### STORED RECORDS

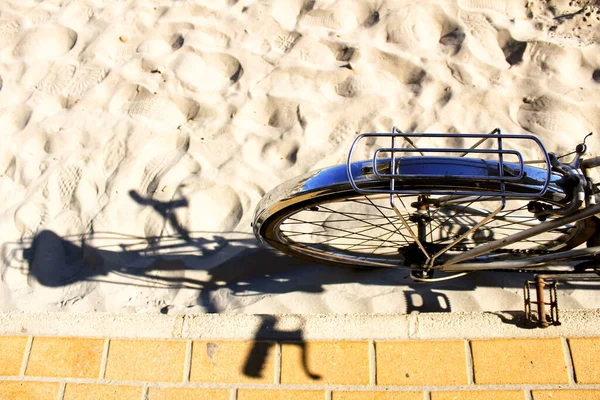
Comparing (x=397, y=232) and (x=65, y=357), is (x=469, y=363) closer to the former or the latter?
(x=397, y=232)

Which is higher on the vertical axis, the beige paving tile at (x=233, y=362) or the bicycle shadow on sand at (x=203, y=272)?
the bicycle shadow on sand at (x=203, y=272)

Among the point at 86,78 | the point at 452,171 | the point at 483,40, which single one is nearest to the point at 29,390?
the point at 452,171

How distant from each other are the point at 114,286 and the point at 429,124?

######
### STORED RECORDS

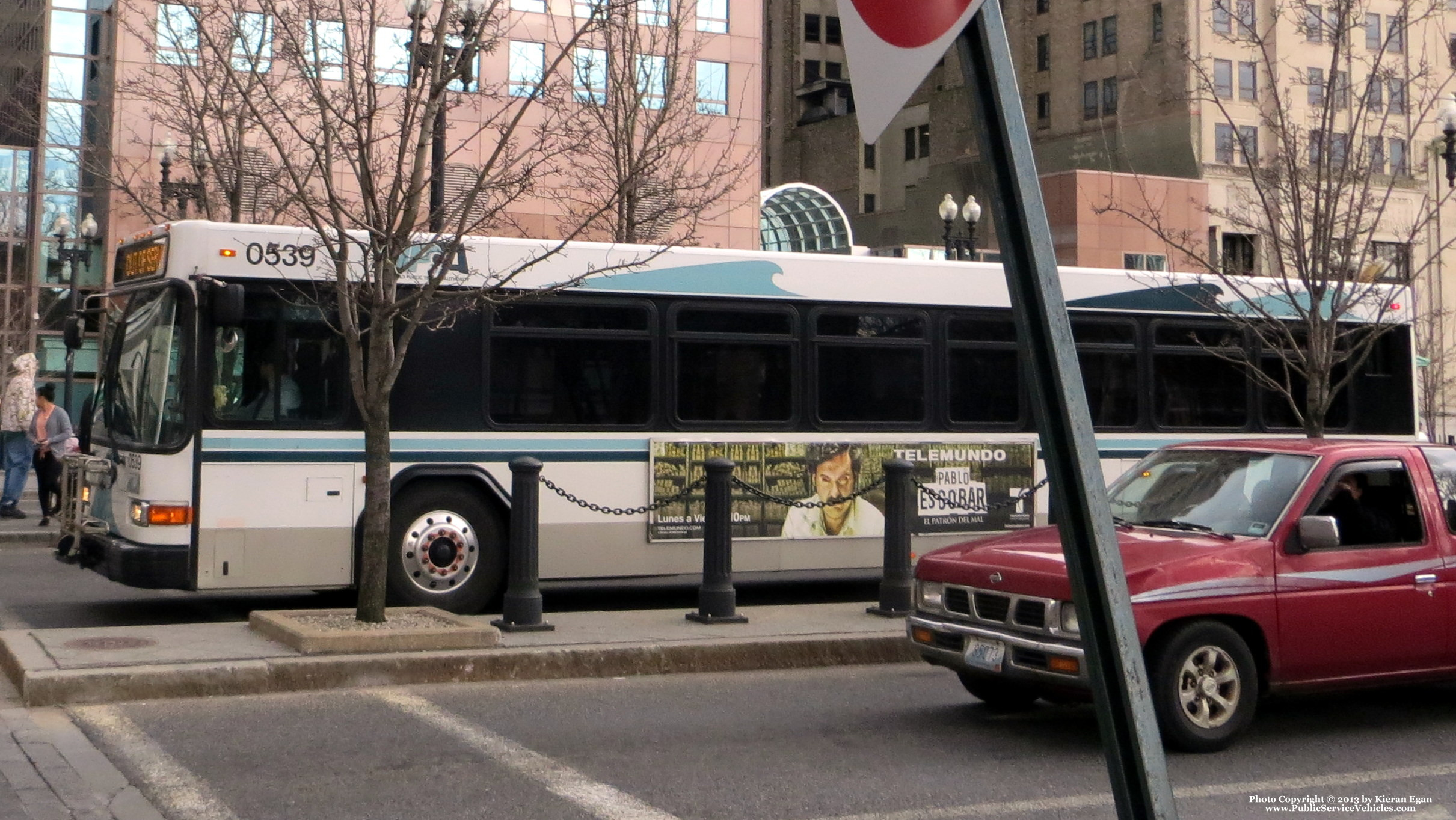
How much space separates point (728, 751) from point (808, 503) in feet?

######
### STORED RECORDS

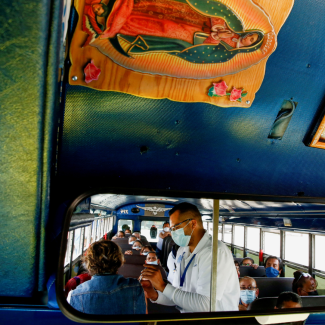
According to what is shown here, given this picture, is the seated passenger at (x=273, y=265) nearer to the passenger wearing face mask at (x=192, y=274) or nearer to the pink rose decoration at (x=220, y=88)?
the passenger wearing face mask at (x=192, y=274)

######

THE REQUEST
Gather each line of the material above that contains the string "bicycle", matching case exactly.

WORKED SOLUTION
Which is higher on the vertical axis, the beige paving tile at (x=233, y=362) or the bicycle shadow on sand at (x=203, y=272)?
the bicycle shadow on sand at (x=203, y=272)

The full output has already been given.